D2MFusion: An End-To-End Differentiable Trajectory Optimizer for Safe Reactive Navigation
Xiangyu Zhou, Shenghong Zhang, Xiao Li
AI summary
Problem
Data-driven planners lack safety guarantees and require massive datasets, while traditional model-based planners struggle to adapt to dynamic environments. Existing hybrid approaches often lack deep integration, interpretability, and real-world validation.
Approach
D2MFusion extracts environmental features from BEV images using a CNN, refines them with an LSTM, and dynamically adjusts the parameters of a differentiable Linear Quadratic Regulator (dLQR) to generate trajectories in an end-to-end trainable loop.
Key results
- Introduces D2MFusion, an end-to-end architecture fusing neural networks with dLQR for safe reactive navigation
- Demonstrates planner explainability by visualizing how learned feature vectors adjust risk and tracking weights
- Achieves high data efficiency and safe reactivity through imitation learning on the nuPlan dataset
- Validates real-world dynamic navigation effectiveness on a Unitree Go2 robot across multiple scenarios
Why it matters
Provides a transparent, data-efficient planning framework that bridges the gap between learning-based adaptability and model-based safety for autonomous vehicles and robots.
Abstract
Data-driven methods provide effective solutions for robot trajectory generation in dynamic environments.
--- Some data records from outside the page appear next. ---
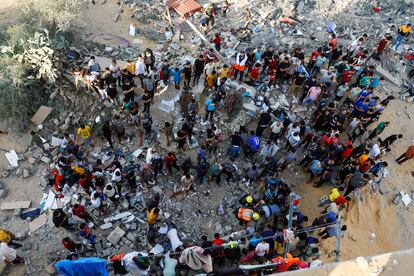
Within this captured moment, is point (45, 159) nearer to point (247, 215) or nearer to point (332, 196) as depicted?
point (247, 215)

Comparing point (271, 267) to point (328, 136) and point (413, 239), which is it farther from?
point (413, 239)

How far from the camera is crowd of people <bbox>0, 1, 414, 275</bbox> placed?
963cm

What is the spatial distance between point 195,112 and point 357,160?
523cm

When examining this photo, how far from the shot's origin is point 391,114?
14242 millimetres

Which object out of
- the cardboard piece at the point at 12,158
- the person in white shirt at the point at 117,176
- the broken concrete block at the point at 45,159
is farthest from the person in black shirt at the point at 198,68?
the cardboard piece at the point at 12,158

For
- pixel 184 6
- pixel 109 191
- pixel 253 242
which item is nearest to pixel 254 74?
pixel 184 6

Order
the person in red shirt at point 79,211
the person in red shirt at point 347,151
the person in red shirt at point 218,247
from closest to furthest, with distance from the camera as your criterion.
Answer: the person in red shirt at point 218,247, the person in red shirt at point 79,211, the person in red shirt at point 347,151

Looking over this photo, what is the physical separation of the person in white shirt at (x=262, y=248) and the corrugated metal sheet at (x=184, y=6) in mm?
11047

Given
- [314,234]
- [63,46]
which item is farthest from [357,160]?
→ [63,46]

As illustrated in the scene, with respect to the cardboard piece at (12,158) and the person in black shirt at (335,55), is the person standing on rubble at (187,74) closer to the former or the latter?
the person in black shirt at (335,55)

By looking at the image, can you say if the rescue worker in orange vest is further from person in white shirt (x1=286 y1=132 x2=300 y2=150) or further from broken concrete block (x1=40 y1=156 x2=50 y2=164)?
broken concrete block (x1=40 y1=156 x2=50 y2=164)

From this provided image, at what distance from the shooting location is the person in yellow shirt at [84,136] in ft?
36.2

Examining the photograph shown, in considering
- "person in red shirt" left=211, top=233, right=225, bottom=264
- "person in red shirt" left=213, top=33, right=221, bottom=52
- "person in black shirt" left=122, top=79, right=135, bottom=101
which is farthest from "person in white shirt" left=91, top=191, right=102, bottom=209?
"person in red shirt" left=213, top=33, right=221, bottom=52

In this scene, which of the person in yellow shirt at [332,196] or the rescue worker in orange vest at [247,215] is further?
the person in yellow shirt at [332,196]
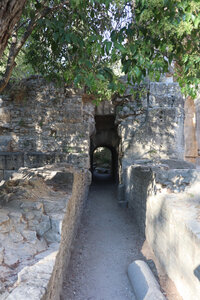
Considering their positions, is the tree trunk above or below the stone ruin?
above

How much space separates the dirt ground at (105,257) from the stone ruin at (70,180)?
31cm

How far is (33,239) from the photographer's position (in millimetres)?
2760

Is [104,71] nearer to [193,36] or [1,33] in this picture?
[1,33]

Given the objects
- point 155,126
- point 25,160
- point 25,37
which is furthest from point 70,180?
point 155,126

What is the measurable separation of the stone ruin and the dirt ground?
31 cm

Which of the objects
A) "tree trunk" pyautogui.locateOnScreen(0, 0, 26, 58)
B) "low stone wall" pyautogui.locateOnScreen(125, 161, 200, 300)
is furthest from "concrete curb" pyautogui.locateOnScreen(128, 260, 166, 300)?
"tree trunk" pyautogui.locateOnScreen(0, 0, 26, 58)

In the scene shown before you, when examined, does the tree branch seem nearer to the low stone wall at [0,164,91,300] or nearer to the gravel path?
the low stone wall at [0,164,91,300]

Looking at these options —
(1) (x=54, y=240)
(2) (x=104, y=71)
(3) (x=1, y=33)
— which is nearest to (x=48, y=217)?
(1) (x=54, y=240)

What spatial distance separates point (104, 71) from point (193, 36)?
1676 millimetres

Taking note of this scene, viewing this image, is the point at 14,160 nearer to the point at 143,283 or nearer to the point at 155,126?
the point at 155,126

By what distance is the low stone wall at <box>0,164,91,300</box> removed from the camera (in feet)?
6.23

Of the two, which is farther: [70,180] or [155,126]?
[155,126]

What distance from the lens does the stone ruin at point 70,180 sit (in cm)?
256

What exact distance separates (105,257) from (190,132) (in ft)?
47.9
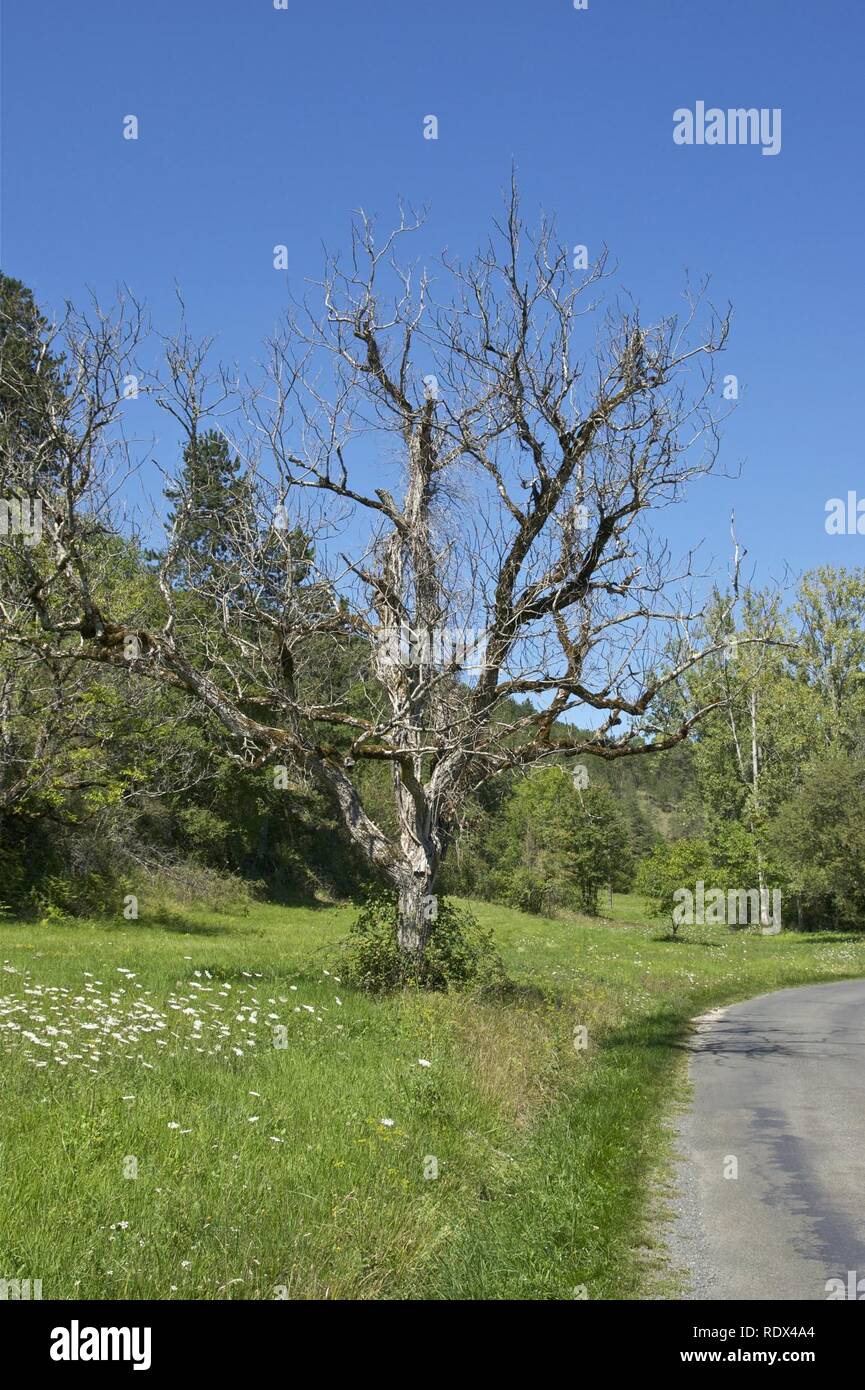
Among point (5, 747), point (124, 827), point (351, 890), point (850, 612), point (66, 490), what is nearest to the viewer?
point (66, 490)

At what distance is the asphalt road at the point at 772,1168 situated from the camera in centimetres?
614

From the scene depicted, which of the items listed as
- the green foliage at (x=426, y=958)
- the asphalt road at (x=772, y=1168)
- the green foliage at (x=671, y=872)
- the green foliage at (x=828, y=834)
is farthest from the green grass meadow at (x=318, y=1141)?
the green foliage at (x=671, y=872)

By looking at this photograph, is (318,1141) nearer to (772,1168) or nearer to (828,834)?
(772,1168)

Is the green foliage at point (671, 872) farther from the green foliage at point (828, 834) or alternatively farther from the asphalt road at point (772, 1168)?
the asphalt road at point (772, 1168)

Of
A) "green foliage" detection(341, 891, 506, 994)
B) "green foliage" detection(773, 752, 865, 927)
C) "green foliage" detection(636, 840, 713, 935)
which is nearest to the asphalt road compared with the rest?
"green foliage" detection(341, 891, 506, 994)

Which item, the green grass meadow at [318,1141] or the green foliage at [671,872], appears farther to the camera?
the green foliage at [671,872]

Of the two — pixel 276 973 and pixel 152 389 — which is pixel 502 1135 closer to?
pixel 276 973

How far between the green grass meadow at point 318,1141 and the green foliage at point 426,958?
458 mm

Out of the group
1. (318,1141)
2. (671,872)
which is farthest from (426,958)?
(671,872)

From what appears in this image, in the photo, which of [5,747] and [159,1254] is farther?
[5,747]

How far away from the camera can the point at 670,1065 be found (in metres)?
13.5

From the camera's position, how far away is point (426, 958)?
49.3 ft
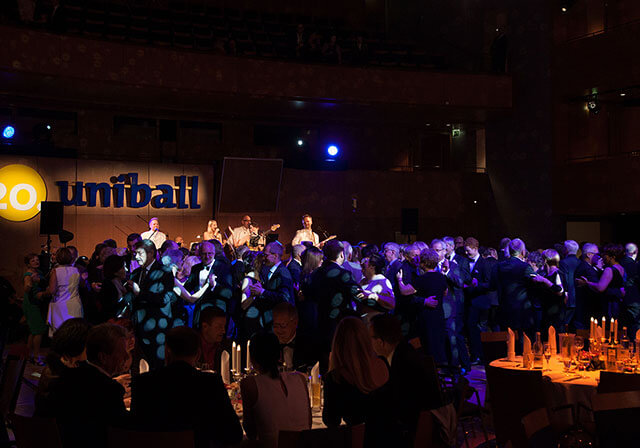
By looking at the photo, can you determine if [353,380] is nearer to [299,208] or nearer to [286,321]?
[286,321]

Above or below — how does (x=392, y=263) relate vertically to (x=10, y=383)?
above

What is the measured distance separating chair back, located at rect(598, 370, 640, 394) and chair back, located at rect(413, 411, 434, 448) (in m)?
1.54

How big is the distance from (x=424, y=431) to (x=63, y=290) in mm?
5512

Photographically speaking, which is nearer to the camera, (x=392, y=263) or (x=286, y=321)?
(x=286, y=321)

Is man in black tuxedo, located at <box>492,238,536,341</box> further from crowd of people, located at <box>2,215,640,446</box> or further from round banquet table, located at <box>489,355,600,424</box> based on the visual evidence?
round banquet table, located at <box>489,355,600,424</box>

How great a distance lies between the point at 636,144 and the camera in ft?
53.2

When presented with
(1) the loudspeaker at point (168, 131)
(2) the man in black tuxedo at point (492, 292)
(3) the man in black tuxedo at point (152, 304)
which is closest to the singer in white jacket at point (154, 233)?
(1) the loudspeaker at point (168, 131)

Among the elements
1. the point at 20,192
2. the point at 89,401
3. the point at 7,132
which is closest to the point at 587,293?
the point at 89,401

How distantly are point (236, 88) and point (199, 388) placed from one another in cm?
1232

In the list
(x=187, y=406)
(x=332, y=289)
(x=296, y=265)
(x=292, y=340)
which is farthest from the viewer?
(x=296, y=265)

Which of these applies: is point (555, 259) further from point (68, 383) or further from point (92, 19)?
point (92, 19)

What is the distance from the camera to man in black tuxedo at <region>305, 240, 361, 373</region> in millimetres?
6496

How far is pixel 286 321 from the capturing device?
4.84 m

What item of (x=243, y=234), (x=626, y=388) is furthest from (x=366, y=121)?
(x=626, y=388)
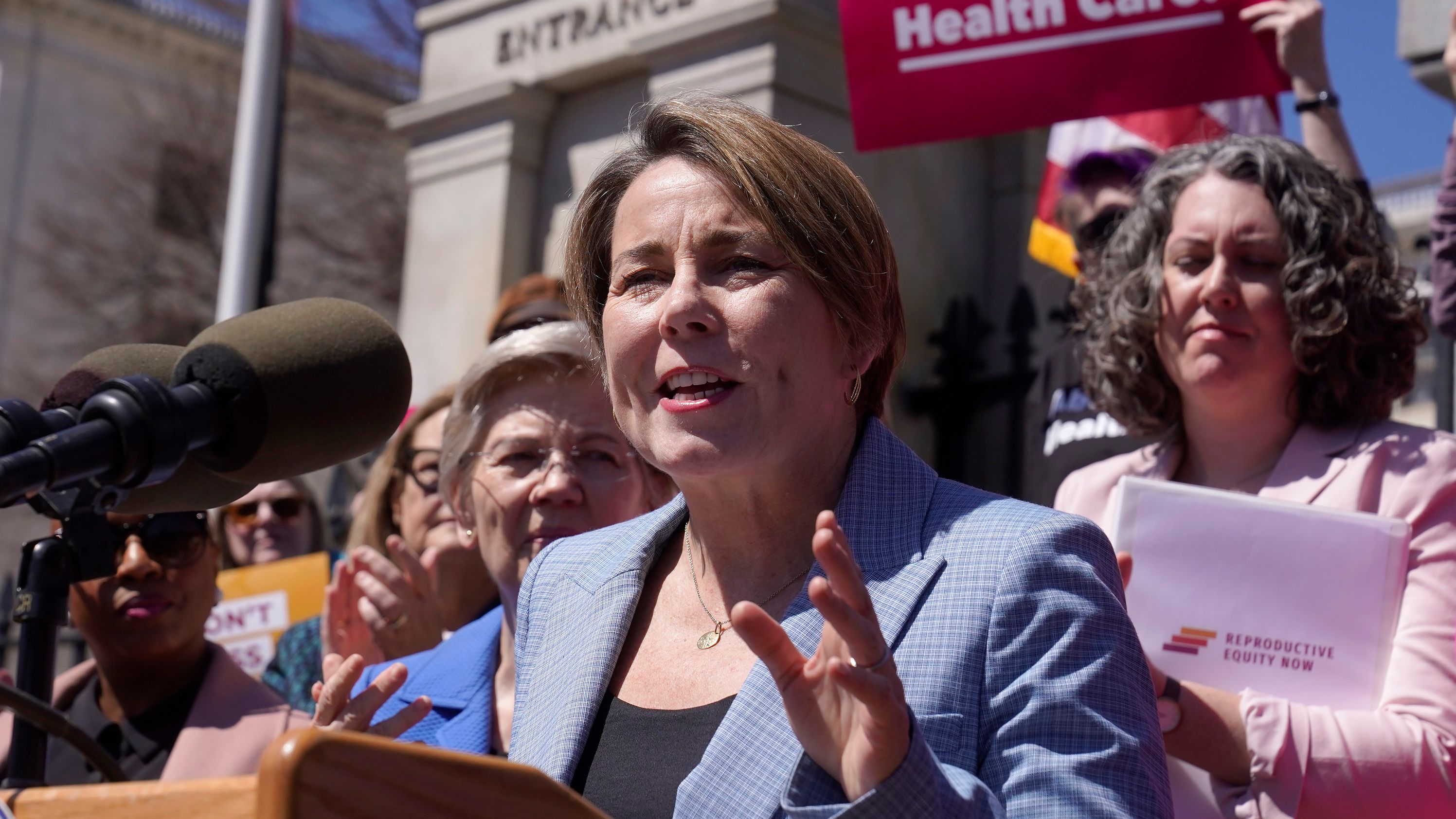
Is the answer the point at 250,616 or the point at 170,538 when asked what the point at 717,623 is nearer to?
the point at 170,538

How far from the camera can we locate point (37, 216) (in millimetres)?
23062

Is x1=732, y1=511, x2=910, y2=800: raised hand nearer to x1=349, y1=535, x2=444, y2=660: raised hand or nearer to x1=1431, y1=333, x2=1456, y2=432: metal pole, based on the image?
x1=349, y1=535, x2=444, y2=660: raised hand

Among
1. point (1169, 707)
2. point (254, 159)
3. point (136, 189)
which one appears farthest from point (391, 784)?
point (136, 189)

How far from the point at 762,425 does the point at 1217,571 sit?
1035 millimetres

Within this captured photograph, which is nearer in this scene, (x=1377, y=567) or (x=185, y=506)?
(x=185, y=506)

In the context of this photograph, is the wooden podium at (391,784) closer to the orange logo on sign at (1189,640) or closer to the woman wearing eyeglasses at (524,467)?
the orange logo on sign at (1189,640)

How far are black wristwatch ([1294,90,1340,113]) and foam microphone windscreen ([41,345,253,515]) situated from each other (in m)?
2.99

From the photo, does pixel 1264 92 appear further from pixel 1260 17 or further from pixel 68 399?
pixel 68 399

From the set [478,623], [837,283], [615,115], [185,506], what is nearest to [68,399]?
[185,506]

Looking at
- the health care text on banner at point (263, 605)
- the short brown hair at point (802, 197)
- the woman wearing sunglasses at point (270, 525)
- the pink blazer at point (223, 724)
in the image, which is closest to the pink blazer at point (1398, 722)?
the short brown hair at point (802, 197)

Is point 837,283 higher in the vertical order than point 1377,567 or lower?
higher

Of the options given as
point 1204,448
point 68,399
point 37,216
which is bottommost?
point 1204,448

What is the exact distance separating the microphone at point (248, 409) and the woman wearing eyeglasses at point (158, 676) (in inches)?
68.9

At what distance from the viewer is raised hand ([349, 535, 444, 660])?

Many physical constraints exist in the real world, and understanding these constraints to generate feasible trajectories for kinematics or dynamics is highly demanding regarding the data quantity. Due to the black box, it is also challenging to ensure the safety of the trajectories planned by data-driven models. In this paper, we propose an end-to-end model (D2MFusion) that fuses data-driven components and a model-based optimizer. D2MFusion uses a differentiable optimization layer (dLQR) that forms a backpropagation loop with a perception network. With the input BEV image, the perception network outputs the environmental feature vector to adjust the optimizer parameters to adapt to the dynamic environment. We train this fusion planner to imitate expert trajectories on a real self-driving dataset and demonstrate the planner’s explainability, data efficiency, and safe reactivity through closed-loop simulations. We also conduct experiments on a Unitree Go2 in three different scenarios to demonstrate the ability of our method to navigate in dynamic environments.